Zlatan Ibrahimovic ist das enfants terribles des europäische Spitzenfussballs. Auf dem Platz ist der 33-jährige Schwede ein Genie, außerhalb sorgt er immer mit seinen kontroversen Aussagen immer wieder für Diskussionen. Mit seinem Wutausbruch gestern Abend bei der 2:3-Niederlage von Paris St. Germain gegen Girondins Bordeaux steht er erneut im medialen Fokus in Frankreich.

Die vergangene Woche dürfte Zlatan Ibrahimovic nicht so schnell vergessen, am Mittwoch flog er im Champions League-Achtelfinale gegen den FC Chelsea vorzeitig mit rot vom Platz und musste knapp 60 Minuten von außen bangen und leiden. Am Ende setzte sich PSG gegen Chelsea durch und steht im Viertelfinale der Königsklasse. Gestern stand Ibrahimovic bei der 2:3-Niederlage der Pariser in der Ligue 1 gegen Bordeaux erneut im Fokus.

Der 33-jährige Schwede hat mit einem heftigen Wutausbruch für einen Eklat in Frankreich gesorgt. Ibrahimovic äußerte sich vor laufenden TV-Kameras unrühmlich über die Unparteiischen und Frankreich: „Ich spiele seit 15 Jahren Fußball, ich habe noch nie so einen Schiedsrichter gesehen wie in diesem Scheißland. Dieses Land verdient PSG nicht“.
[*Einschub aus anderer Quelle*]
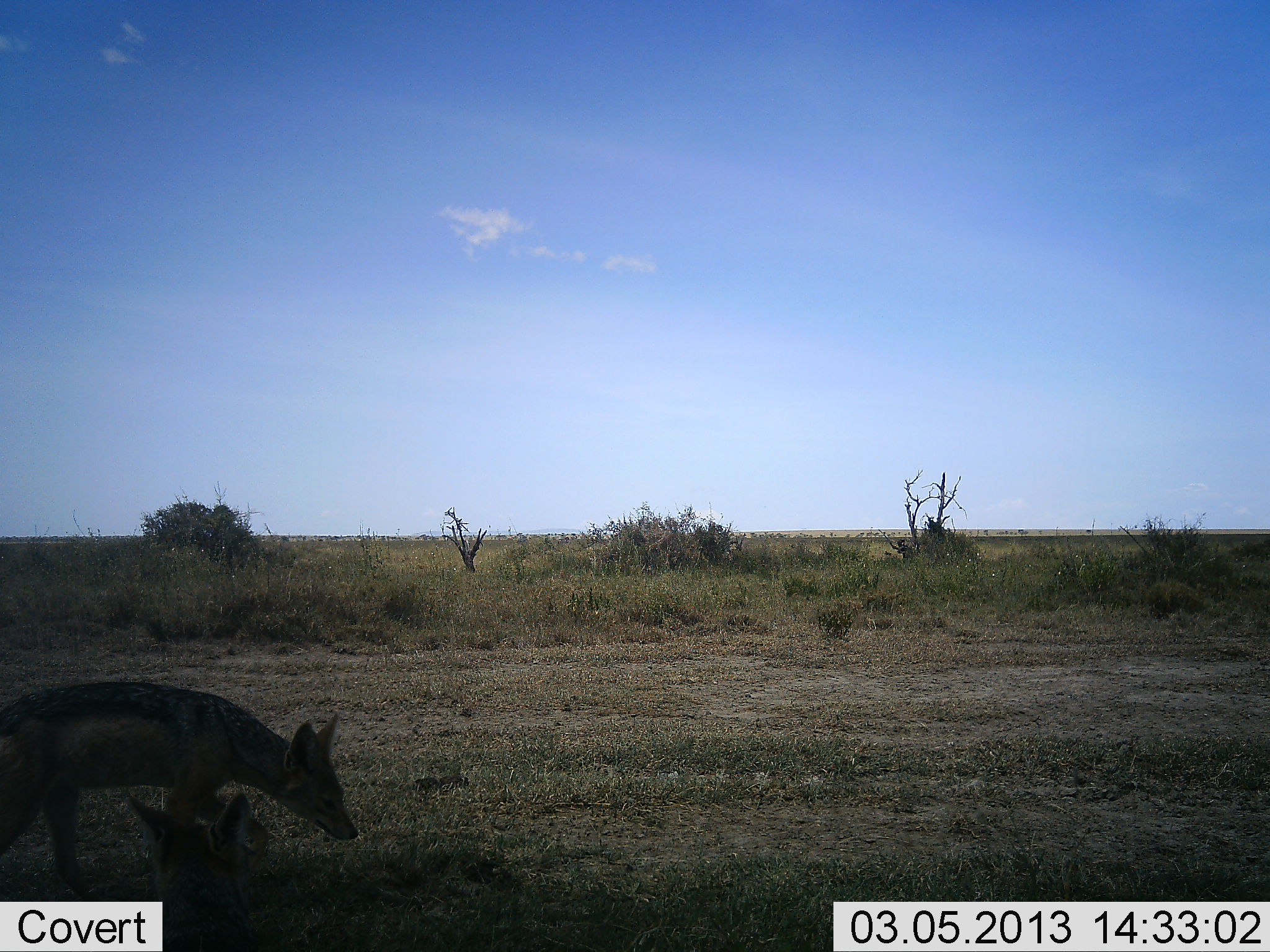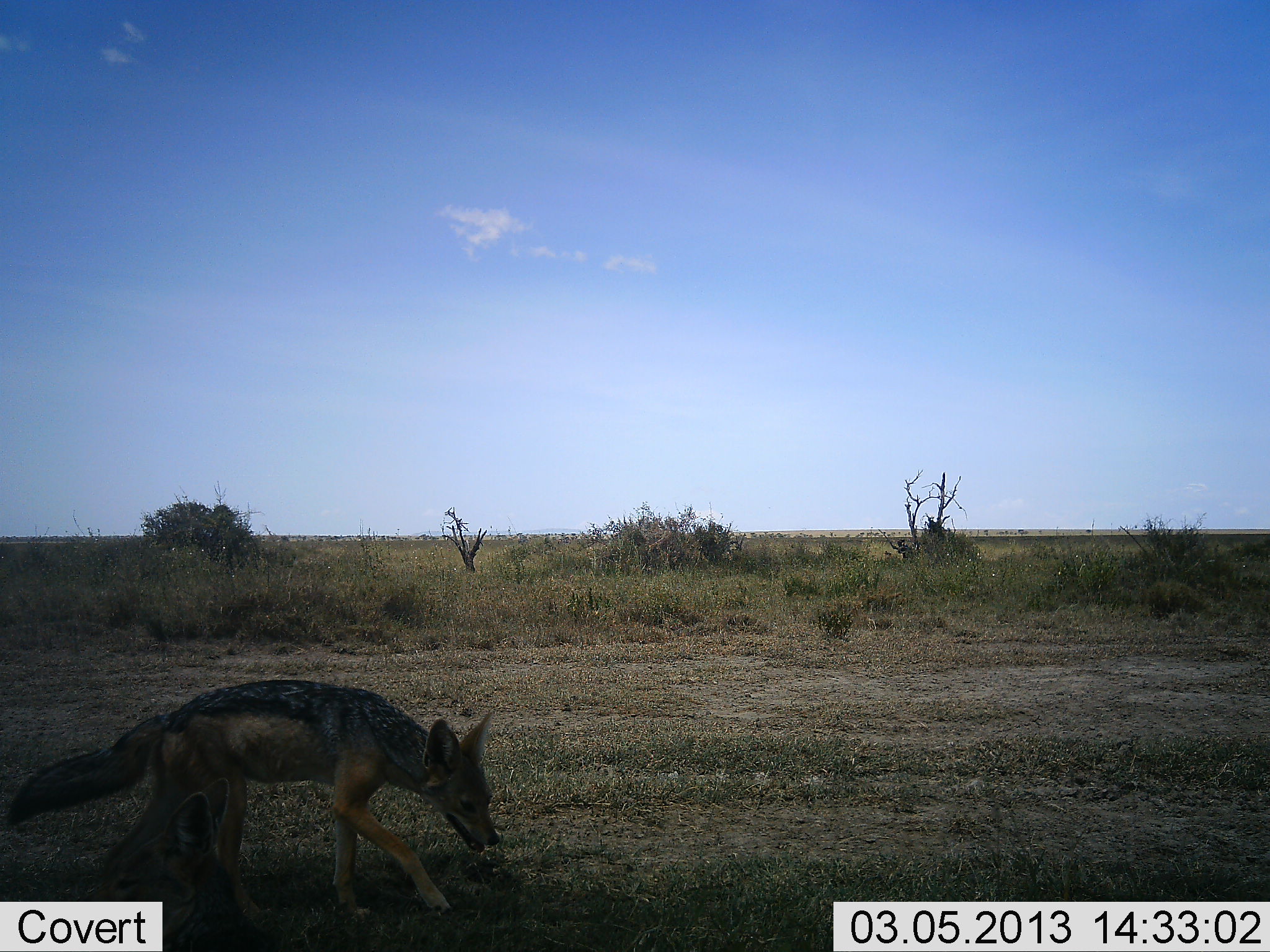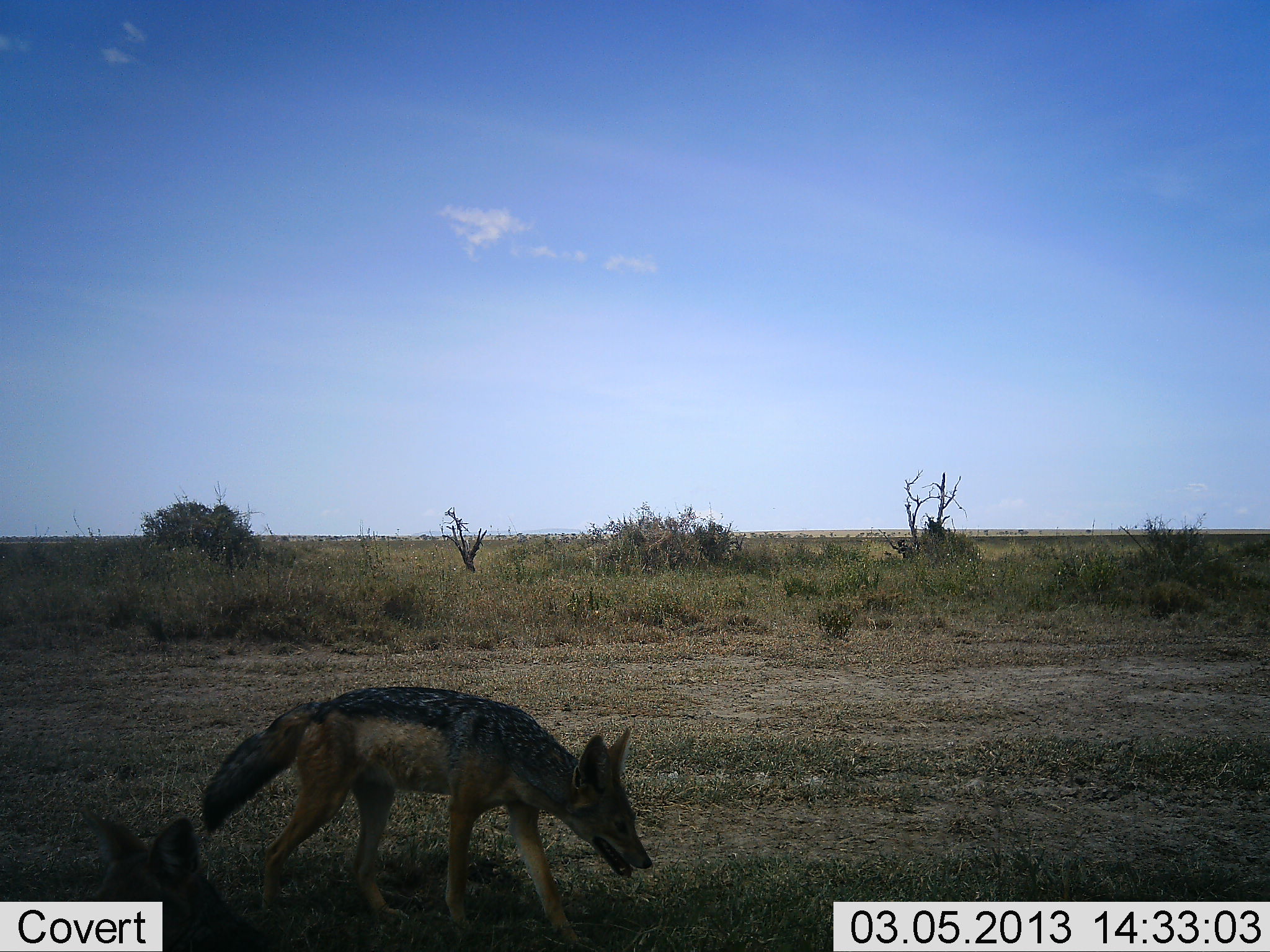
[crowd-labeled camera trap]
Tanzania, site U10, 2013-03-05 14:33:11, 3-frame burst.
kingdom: Animalia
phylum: Chordata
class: Mammalia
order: Carnivora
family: Canidae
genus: Lupulella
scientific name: Lupulella mesomelas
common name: black-backed jackal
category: jackal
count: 2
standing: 25%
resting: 17%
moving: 92%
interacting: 0%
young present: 12%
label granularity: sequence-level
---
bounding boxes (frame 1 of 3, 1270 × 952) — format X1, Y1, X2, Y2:
animal: 0, 683, 357, 908; 131, 792, 270, 952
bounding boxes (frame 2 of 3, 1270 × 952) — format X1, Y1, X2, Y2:
animal: 4, 679, 501, 923; 87, 775, 273, 951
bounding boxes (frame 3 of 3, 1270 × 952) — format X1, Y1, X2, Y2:
animal: 197, 684, 653, 947; 79, 812, 276, 952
Wenige Stunden später folgte via Facebook eine entschuldigen von Ibrahimovic: „Meine Aussagen nach dem Spiel waren nicht gegen Frankreich oder die Franzosen gerichtet. Ich habe über Fußball gesprochen. Ich kann nicht akzeptieren, wenn die Schiedsrichter sich nicht an die Regeln halten. Es war nicht das erste Mal und es nervt mich einfach. Ich entschuldige mich, wenn sich jemand angegriffen fühlt.“

Der Stürmer erzielte zwei Tore, die am Ende nicht ausreichen sollten. Durch die Niederlage verlor der amtierende Meister als Tabellenzweiter (56 Punkte) an Boden auf Olympique Lyon (58), die derzeit die Ligue 1 anführen.